PROVIDED ENTRIES:

►

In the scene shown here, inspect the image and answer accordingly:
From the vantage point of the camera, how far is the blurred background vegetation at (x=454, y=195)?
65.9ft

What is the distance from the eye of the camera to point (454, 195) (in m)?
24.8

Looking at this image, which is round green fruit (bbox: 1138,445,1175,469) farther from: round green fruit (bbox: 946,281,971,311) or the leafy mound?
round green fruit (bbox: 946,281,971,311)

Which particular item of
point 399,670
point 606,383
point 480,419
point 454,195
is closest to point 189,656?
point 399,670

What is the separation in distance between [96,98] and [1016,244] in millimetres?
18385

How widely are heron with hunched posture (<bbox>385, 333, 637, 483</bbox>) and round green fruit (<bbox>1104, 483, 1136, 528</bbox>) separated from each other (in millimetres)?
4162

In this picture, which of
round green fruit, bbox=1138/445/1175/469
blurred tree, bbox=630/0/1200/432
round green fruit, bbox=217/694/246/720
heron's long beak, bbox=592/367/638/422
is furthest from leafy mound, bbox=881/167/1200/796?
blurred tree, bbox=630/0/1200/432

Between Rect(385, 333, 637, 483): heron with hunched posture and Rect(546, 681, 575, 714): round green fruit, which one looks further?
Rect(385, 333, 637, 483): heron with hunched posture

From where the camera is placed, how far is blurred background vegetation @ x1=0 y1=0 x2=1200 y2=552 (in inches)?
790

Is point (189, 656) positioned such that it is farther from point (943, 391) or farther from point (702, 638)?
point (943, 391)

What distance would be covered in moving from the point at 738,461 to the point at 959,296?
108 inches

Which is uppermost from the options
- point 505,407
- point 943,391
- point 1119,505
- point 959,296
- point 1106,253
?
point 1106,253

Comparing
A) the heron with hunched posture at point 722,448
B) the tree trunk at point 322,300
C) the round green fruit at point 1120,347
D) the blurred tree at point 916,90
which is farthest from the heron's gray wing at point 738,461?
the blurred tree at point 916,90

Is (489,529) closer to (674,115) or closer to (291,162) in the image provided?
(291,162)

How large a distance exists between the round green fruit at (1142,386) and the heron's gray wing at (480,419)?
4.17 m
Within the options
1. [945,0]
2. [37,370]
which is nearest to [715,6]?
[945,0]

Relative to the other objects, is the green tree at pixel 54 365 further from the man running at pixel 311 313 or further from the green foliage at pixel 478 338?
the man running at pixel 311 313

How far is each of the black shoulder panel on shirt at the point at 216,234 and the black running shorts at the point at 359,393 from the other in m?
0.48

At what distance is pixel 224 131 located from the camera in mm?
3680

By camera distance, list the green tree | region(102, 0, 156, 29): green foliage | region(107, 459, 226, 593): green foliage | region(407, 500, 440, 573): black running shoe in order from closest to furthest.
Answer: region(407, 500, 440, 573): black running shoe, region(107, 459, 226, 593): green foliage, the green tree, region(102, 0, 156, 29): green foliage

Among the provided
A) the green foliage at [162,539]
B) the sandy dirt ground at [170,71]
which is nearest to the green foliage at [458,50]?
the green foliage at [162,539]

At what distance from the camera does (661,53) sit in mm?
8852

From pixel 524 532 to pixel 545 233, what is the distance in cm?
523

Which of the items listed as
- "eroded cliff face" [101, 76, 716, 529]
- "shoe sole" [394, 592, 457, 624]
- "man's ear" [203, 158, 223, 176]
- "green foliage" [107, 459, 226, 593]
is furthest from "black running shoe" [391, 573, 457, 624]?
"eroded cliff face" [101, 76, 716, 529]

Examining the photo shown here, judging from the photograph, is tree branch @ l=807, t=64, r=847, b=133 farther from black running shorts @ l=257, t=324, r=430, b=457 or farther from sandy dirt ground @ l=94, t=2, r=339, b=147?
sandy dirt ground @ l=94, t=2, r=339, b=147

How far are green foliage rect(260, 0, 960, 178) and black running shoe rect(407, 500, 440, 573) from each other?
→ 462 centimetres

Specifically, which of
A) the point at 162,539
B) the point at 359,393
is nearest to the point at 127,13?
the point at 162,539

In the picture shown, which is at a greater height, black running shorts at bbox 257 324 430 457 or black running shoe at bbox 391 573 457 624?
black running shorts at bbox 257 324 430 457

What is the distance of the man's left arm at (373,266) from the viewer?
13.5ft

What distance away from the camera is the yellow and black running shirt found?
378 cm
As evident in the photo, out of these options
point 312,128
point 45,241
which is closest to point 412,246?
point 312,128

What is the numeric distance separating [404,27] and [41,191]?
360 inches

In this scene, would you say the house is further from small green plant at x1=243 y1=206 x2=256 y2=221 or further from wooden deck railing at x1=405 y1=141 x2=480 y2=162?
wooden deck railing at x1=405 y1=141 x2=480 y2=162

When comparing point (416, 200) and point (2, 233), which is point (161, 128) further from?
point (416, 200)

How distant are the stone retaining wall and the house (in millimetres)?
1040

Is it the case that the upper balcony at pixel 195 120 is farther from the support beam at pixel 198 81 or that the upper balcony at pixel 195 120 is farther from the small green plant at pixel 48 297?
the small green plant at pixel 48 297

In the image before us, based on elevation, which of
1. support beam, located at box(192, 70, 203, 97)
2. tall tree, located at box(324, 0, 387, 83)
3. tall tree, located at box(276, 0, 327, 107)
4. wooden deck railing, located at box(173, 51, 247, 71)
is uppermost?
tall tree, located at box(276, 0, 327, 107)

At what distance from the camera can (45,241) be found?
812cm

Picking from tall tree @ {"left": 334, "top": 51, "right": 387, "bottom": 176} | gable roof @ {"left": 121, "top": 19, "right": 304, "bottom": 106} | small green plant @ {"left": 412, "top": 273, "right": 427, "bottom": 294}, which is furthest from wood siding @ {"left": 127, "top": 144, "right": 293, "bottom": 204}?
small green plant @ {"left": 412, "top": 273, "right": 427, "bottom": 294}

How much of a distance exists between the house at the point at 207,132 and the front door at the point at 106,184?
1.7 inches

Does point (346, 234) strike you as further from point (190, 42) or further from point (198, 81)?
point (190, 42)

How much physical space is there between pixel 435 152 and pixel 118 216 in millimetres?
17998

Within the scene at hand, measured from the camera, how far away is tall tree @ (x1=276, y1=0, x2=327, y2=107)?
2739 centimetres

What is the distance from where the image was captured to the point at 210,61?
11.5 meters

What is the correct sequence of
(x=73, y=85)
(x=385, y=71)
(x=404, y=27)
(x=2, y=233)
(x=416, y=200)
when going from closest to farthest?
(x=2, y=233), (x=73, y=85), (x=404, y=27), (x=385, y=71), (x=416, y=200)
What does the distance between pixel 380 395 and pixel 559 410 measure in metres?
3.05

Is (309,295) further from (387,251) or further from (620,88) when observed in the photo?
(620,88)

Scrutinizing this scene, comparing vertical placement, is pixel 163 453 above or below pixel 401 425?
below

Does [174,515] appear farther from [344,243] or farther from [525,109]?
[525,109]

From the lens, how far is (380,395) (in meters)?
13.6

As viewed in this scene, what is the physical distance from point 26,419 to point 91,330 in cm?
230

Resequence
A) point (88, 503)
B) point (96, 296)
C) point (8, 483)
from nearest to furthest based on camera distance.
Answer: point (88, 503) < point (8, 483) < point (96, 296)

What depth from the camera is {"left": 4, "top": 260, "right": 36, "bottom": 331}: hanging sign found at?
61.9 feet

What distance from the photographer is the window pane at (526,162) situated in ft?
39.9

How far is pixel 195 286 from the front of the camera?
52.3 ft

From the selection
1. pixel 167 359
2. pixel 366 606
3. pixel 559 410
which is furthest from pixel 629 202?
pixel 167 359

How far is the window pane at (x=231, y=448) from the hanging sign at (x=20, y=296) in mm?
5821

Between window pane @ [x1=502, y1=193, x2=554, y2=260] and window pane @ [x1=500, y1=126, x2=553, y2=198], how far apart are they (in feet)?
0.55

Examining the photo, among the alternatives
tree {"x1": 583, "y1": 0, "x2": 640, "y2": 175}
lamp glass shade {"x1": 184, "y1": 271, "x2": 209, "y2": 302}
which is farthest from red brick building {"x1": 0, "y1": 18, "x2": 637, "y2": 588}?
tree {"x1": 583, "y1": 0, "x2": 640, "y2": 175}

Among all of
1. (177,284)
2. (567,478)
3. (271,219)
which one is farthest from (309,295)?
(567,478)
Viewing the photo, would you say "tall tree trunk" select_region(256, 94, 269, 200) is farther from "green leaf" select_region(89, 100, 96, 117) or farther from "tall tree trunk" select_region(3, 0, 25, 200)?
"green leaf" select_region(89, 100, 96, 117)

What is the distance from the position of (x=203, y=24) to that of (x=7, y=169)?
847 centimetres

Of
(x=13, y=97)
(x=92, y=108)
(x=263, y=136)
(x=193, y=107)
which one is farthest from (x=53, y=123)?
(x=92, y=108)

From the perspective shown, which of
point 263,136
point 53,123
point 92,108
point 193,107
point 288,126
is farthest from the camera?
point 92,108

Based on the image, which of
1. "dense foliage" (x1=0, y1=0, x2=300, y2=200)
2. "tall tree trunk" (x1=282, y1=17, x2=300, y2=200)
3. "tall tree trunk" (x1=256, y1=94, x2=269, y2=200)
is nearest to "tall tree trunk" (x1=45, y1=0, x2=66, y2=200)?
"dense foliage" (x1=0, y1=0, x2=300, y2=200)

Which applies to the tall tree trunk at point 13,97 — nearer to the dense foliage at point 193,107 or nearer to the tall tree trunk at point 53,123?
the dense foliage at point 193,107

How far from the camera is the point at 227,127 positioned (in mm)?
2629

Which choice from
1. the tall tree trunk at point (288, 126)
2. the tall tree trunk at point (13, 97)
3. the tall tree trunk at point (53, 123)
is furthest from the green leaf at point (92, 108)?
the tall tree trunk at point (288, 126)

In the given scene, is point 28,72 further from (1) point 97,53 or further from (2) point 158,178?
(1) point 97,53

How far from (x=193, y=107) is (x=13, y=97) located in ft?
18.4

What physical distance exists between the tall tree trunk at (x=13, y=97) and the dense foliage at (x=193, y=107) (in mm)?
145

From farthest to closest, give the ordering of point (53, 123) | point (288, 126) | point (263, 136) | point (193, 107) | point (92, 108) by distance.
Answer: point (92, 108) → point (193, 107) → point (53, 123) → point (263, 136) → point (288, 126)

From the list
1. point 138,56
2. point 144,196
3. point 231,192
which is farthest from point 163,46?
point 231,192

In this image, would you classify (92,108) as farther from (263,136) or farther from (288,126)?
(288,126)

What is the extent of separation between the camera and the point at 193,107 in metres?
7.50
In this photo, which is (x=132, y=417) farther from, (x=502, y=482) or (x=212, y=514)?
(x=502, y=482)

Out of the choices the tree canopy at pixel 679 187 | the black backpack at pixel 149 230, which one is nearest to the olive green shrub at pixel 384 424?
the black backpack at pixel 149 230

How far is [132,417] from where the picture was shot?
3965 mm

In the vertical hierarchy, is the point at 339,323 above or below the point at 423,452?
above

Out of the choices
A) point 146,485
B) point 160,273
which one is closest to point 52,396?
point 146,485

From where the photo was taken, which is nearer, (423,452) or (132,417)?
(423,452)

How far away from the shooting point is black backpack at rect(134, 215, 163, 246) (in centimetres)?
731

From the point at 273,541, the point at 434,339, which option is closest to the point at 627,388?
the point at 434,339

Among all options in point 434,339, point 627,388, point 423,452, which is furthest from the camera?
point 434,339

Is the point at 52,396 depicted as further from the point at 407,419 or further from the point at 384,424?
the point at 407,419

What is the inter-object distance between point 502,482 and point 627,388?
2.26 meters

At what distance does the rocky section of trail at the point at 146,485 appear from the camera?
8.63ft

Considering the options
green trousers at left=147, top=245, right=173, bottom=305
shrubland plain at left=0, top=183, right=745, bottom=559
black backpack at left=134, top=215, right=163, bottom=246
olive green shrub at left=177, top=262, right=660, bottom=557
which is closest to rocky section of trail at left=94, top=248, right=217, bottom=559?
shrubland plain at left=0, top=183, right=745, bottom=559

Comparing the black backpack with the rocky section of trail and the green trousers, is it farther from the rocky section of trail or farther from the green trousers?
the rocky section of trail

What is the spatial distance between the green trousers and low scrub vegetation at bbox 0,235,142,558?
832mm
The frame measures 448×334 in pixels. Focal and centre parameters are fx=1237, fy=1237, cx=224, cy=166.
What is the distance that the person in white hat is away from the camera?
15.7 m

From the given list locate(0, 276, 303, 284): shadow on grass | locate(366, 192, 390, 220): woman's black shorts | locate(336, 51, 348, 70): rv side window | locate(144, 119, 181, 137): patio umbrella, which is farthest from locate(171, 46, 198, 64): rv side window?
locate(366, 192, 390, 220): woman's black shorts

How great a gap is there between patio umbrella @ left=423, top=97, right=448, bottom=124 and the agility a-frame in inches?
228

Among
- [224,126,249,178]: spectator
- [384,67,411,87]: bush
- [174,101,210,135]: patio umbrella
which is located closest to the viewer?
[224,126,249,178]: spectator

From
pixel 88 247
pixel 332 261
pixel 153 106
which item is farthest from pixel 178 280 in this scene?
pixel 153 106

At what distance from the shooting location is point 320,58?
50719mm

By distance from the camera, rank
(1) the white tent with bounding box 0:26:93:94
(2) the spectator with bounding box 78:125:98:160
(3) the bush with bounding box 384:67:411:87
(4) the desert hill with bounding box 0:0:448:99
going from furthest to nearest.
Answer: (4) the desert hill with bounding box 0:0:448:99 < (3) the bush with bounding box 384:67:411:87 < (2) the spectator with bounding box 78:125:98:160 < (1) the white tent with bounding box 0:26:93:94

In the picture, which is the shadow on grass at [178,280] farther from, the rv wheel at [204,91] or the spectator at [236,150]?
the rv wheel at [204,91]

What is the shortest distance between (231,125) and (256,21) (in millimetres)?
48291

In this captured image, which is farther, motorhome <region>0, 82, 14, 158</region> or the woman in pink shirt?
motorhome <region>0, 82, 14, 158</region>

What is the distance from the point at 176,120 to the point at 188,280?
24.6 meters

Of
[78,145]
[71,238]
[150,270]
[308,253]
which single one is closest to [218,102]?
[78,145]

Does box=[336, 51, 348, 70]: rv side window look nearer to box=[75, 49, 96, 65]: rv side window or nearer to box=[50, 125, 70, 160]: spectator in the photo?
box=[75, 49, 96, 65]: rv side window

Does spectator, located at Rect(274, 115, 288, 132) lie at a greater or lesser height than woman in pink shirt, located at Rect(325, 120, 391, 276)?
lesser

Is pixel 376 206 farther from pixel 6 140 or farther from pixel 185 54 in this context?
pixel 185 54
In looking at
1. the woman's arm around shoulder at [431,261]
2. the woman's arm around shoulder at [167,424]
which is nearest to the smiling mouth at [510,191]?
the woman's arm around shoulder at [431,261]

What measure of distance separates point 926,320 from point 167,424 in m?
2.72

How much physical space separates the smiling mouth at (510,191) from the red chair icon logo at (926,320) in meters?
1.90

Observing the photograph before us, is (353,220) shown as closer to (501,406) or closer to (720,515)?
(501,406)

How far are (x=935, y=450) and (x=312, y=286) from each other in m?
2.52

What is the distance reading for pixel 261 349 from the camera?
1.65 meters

◄

EXERCISE:
Rewrite the lines from the one containing "Observing the photograph" through the end of the records, inclusive, replacing "camera" with "lens" and leaving everything else unchanged.

OUTPUT OF THE TASK:
Observing the photograph before us, is (353,220) shown as closer to (501,406) or closer to (720,515)?
(501,406)

How far are (x=935, y=450) and (x=312, y=286) from each other in m?
2.52

What is the distance reading for pixel 261 349 from the lens?
1.65 meters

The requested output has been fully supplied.